Required work: Type out every line below exactly as it reads.

═════ Data section ═════

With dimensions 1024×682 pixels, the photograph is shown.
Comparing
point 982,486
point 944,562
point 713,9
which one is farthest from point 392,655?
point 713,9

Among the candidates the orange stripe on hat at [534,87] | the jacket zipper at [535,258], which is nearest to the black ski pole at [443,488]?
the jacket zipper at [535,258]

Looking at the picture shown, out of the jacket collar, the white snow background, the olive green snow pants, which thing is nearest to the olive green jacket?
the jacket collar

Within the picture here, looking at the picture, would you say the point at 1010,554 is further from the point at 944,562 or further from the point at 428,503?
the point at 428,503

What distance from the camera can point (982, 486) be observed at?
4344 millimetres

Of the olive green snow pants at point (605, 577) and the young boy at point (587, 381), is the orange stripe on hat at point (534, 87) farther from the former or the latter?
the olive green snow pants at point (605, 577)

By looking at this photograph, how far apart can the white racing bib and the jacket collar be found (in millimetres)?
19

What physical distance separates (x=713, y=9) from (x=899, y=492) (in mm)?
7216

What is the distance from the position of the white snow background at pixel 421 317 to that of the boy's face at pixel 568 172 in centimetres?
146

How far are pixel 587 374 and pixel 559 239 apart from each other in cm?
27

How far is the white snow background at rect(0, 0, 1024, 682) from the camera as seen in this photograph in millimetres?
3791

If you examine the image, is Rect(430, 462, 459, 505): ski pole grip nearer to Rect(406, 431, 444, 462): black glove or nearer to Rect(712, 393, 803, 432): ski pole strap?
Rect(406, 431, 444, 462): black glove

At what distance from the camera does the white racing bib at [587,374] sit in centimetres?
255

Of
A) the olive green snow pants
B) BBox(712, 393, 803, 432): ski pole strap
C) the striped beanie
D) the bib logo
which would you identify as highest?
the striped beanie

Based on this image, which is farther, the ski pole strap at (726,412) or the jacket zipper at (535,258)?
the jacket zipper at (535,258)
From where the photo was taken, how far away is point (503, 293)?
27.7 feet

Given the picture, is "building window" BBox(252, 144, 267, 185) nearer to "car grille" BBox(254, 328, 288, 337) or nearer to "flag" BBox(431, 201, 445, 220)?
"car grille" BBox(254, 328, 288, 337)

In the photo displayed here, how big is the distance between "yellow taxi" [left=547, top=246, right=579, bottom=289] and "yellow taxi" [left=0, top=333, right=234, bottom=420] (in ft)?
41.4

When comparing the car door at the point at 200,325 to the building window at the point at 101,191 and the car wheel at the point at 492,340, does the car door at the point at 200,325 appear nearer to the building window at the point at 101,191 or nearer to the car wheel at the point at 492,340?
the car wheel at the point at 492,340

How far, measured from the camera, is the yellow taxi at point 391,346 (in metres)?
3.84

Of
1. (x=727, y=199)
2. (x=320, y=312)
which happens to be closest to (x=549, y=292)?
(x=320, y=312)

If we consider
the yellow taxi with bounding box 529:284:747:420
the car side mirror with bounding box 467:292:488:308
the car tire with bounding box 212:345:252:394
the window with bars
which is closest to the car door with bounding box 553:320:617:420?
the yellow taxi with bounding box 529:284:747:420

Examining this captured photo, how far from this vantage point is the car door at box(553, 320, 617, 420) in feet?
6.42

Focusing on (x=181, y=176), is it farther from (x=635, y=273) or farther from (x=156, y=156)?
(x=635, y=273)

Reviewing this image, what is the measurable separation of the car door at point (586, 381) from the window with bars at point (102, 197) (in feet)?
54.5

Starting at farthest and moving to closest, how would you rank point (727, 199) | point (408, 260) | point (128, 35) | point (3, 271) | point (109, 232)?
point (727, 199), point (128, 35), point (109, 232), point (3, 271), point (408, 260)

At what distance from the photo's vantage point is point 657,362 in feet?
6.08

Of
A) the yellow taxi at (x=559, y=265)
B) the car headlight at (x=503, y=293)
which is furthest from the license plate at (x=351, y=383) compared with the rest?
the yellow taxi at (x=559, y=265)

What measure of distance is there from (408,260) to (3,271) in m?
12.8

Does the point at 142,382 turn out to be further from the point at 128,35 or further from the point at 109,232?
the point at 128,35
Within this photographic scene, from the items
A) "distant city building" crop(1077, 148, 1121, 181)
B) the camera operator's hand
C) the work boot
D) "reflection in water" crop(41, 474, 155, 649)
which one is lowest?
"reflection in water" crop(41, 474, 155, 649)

═════

Response below:
With dimensions 1024×682 pixels, the photograph is shown.
Comparing
point 982,486
point 944,562
point 713,9
which one is farthest from point 392,655?
point 713,9

Among the candidates the orange stripe on hat at [534,87] | the jacket zipper at [535,258], which is nearest to the black ski pole at [443,488]?
the jacket zipper at [535,258]

Looking at the picture shown, out of the jacket collar, the white snow background, the olive green snow pants, which thing is nearest to the olive green jacket?
the jacket collar

Within the picture here, looking at the picture, would you say the point at 1010,554 is further from the point at 944,562 or further from the point at 428,503?
the point at 428,503

What distance from the camera can point (982, 486) be observed at?
4344 millimetres

Of the olive green snow pants at point (605, 577) and the young boy at point (587, 381), is the orange stripe on hat at point (534, 87) farther from the former or the latter?
the olive green snow pants at point (605, 577)

By looking at this photograph, how far apart can the white racing bib and the jacket collar be found (in millimetres)?
19

What physical distance separates (x=713, y=9) from (x=899, y=492) (in mm)?
7216

What is the distance from the position of the white snow background at pixel 421 317 to that of the boy's face at pixel 568 172 in centimetres?
146

How far are pixel 587 374 and pixel 559 239 apart from each other in cm?
27

How far is the white snow background at rect(0, 0, 1024, 682) from the camera as seen in this photograph in millimetres?
3791

If you examine the image, is Rect(430, 462, 459, 505): ski pole grip nearer to Rect(406, 431, 444, 462): black glove or nearer to Rect(712, 393, 803, 432): ski pole strap?
Rect(406, 431, 444, 462): black glove

At what distance from the camera does the white racing bib at [587,374] sit in centimetres?
255

Of
A) the olive green snow pants
B) BBox(712, 393, 803, 432): ski pole strap
C) the striped beanie
D) the bib logo
which would you identify as highest?
the striped beanie

Based on this image, which is farther, the ski pole strap at (726,412) or the jacket zipper at (535,258)?
the jacket zipper at (535,258)
From where the photo was taken, how far away is point (503, 293)?
27.7 feet

Given the picture, is "building window" BBox(252, 144, 267, 185) nearer to "car grille" BBox(254, 328, 288, 337) or nearer to "flag" BBox(431, 201, 445, 220)?
"car grille" BBox(254, 328, 288, 337)

In the photo displayed here, how big is the distance between "yellow taxi" [left=547, top=246, right=579, bottom=289] and "yellow taxi" [left=0, top=333, right=234, bottom=420] (in ft)?
41.4

When comparing the car door at the point at 200,325 to the building window at the point at 101,191 and the car wheel at the point at 492,340, does the car door at the point at 200,325 appear nearer to the building window at the point at 101,191 or nearer to the car wheel at the point at 492,340?
the car wheel at the point at 492,340

How far, measured from the camera, is the yellow taxi at point 391,346 (in metres)?
3.84

Of
1. (x=727, y=199)
2. (x=320, y=312)
which happens to be closest to (x=549, y=292)?
(x=320, y=312)

If we consider
the yellow taxi with bounding box 529:284:747:420
the car side mirror with bounding box 467:292:488:308
the car tire with bounding box 212:345:252:394
the window with bars
which is closest to the car door with bounding box 553:320:617:420?
the yellow taxi with bounding box 529:284:747:420

Examining this captured photo, how far from this vantage point is the car door at box(553, 320, 617, 420) in feet?
6.42

Focusing on (x=181, y=176), is it farther from (x=635, y=273) or farther from (x=156, y=156)?
(x=635, y=273)

Reviewing this image, what is the measurable separation of the car door at point (586, 381) from the window with bars at point (102, 197) (in feet)?
54.5

Starting at farthest and moving to closest, how would you rank point (727, 199) | point (408, 260) | point (128, 35) | point (3, 271) | point (109, 232)?
point (727, 199), point (128, 35), point (109, 232), point (3, 271), point (408, 260)

At what distance from the photo's vantage point is point 657,362 in feet?
6.08

Of
A) the yellow taxi at (x=559, y=265)
B) the car headlight at (x=503, y=293)
which is furthest from the license plate at (x=351, y=383) compared with the rest?
the yellow taxi at (x=559, y=265)

What measure of distance is there from (408,260) to (3,271) in m?
12.8

Does the point at 142,382 turn out to be further from the point at 128,35 or further from the point at 109,232?
the point at 128,35
Within this photographic scene, from the items
A) "distant city building" crop(1077, 148, 1121, 181)
B) the camera operator's hand
C) the work boot
D) "reflection in water" crop(41, 474, 155, 649)
which one is lowest?
"reflection in water" crop(41, 474, 155, 649)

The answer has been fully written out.